Confessions d’un voleur Laurent Chemla
JE SUIS UN VOLEUR. Comment nommer autrement celui qui, du fait de ses connaissances techniques, de son pouvoir ou de ses relations, crée ou utilise une pénurie fabriquée de toutes pièces pour vendre un objet devenu rare à des clients qui ne savent même pas à quoi sert cet objet ?
Oh, bien sûr la société ne va pas me condamner pour ça. Non. Elle va au contraire admirer la performance de la « jeune pousse », me considérer comme un entrepreneur courageux de la Net-Economie, me tresser quelque laurier, voire me remercier de mon action en faveur des plus démunis.
Je vends des noms de domaines sur Internet.
Un peu d’histoire et de technique sont nécessaires pour comprendre à quel point je suis un voleur.
Un nom de domaine, c’est ce qui sert à identifier un ordinateur sur Internet. Quand on vous propose d’aller visiter www.machinchose.org on vous indique un nom d’ordinateur (www) qui se trouve dans le domaine « machinchose.org » et qui contient ses informations que vous pouvez consulter sur le Web.
Sans un nom de ce genre, un ordinateur ne peut être consulté qu’en utilisant un numéro, tel que par exemple 212.73.209.251. C’est nettement moins parlant et beaucoup plus difficile à mémoriser. Alors pour simplifier on donne des noms aux ordinateurs qui contiennent de l’information publique. Ce qui nécessite, bien sûr, une base de données qui soit capable de retrouver un numéro à partir d’un nom. Et que cette base soit unique et accessible de n’importe où.
Pendant des années, ce système a fonctionné grace à un organisme de droit public financé par le gouvernement américain. L’Internic (c’était le nom de cet organisme) se chargeait de faire fonctionner la base de donnée, et chacun pouvait y ajouter le nom de domaine de son choix, gratuitement, selon la règle du « 1er arrivé 1er servi ».

####################

D'après la source ci-dessus, quel organisme a pendant des années fait fonctionner la base de données des noms de domaine ?

:: Entrées extraites ::
####################

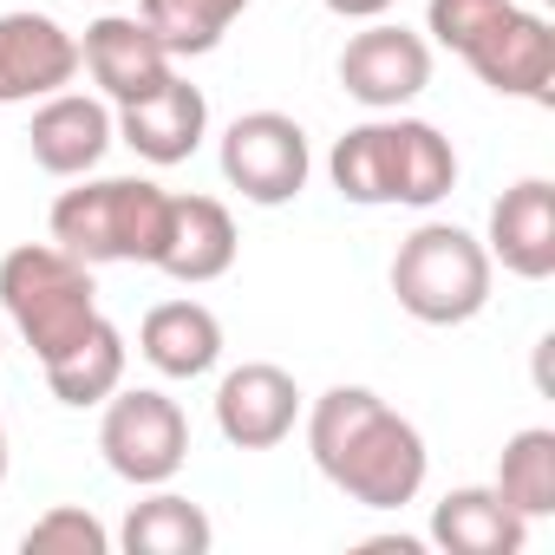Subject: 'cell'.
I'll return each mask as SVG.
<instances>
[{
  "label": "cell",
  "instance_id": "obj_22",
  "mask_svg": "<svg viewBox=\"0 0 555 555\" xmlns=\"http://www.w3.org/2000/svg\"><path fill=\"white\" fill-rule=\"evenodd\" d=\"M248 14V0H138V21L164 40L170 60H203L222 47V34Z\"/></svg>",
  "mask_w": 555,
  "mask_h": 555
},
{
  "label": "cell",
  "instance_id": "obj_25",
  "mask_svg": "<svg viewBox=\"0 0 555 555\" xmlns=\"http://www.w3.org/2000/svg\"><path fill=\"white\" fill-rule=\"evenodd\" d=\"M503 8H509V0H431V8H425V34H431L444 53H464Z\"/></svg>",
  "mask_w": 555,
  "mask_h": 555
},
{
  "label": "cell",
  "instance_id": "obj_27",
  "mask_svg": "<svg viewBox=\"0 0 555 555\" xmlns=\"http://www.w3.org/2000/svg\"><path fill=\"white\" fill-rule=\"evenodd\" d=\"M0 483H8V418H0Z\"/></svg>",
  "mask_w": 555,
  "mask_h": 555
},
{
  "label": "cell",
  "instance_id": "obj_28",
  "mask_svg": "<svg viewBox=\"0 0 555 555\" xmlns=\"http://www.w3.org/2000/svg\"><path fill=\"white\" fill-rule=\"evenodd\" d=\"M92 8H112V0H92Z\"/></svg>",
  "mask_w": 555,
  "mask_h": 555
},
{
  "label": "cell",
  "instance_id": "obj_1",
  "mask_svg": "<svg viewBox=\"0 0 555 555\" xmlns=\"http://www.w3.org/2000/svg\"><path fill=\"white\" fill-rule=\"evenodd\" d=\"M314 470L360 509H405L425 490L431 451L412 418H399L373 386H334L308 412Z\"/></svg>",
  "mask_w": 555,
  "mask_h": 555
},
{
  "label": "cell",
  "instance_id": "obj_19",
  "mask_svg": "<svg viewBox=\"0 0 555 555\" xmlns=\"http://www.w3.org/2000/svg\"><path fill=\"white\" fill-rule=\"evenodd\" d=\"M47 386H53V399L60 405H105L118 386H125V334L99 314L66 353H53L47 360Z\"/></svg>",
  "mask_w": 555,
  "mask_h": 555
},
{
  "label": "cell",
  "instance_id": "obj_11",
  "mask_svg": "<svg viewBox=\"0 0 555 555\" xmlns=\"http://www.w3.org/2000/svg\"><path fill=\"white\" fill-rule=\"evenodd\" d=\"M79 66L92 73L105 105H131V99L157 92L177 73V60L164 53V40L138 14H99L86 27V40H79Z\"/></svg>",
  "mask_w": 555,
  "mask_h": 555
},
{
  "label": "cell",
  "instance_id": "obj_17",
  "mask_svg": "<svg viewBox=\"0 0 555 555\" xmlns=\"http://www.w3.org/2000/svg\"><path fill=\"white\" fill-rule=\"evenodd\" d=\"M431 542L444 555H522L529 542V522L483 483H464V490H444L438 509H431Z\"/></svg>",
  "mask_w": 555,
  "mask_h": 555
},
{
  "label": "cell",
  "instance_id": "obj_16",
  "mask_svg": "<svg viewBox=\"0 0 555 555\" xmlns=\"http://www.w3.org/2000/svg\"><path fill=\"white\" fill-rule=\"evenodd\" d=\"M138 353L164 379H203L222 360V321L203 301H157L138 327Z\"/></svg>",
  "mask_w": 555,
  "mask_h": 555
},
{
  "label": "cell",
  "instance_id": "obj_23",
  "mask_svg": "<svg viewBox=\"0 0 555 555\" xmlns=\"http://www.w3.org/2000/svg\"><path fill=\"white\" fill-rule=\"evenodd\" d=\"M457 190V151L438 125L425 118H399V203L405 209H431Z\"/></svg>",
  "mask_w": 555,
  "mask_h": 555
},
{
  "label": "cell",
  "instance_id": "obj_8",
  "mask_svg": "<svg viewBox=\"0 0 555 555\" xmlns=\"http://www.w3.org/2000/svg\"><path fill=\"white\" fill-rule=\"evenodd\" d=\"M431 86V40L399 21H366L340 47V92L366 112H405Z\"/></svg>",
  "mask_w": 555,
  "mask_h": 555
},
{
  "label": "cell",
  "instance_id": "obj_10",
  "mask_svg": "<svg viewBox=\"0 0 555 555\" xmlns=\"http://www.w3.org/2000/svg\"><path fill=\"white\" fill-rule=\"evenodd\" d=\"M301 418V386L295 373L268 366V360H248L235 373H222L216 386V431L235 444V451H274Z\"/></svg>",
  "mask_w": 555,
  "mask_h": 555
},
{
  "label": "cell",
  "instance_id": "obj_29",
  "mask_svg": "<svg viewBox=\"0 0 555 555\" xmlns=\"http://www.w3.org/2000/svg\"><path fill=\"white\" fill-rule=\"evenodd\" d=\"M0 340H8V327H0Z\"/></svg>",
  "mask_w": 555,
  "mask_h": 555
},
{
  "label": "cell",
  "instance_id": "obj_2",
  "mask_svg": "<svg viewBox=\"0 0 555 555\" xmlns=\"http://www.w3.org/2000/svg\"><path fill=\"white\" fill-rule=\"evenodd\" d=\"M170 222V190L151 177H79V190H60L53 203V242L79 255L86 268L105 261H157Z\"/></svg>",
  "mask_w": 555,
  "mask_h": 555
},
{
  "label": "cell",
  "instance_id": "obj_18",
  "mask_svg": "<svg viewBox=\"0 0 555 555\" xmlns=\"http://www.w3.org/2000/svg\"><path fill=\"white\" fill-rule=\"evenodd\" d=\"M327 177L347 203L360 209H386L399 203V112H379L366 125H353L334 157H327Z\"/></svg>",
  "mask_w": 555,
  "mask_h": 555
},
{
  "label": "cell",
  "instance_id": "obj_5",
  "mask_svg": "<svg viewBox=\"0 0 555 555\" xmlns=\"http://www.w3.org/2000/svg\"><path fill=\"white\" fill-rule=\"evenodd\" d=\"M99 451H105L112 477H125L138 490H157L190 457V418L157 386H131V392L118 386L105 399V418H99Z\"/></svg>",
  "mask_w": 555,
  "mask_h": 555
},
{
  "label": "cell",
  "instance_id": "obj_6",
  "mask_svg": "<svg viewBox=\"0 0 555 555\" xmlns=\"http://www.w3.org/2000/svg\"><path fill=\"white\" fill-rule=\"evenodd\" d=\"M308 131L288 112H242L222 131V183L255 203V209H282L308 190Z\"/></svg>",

####################

:: Réponse complète ::
L'Internic, un organisme de droit public financé par le gouvernement américain.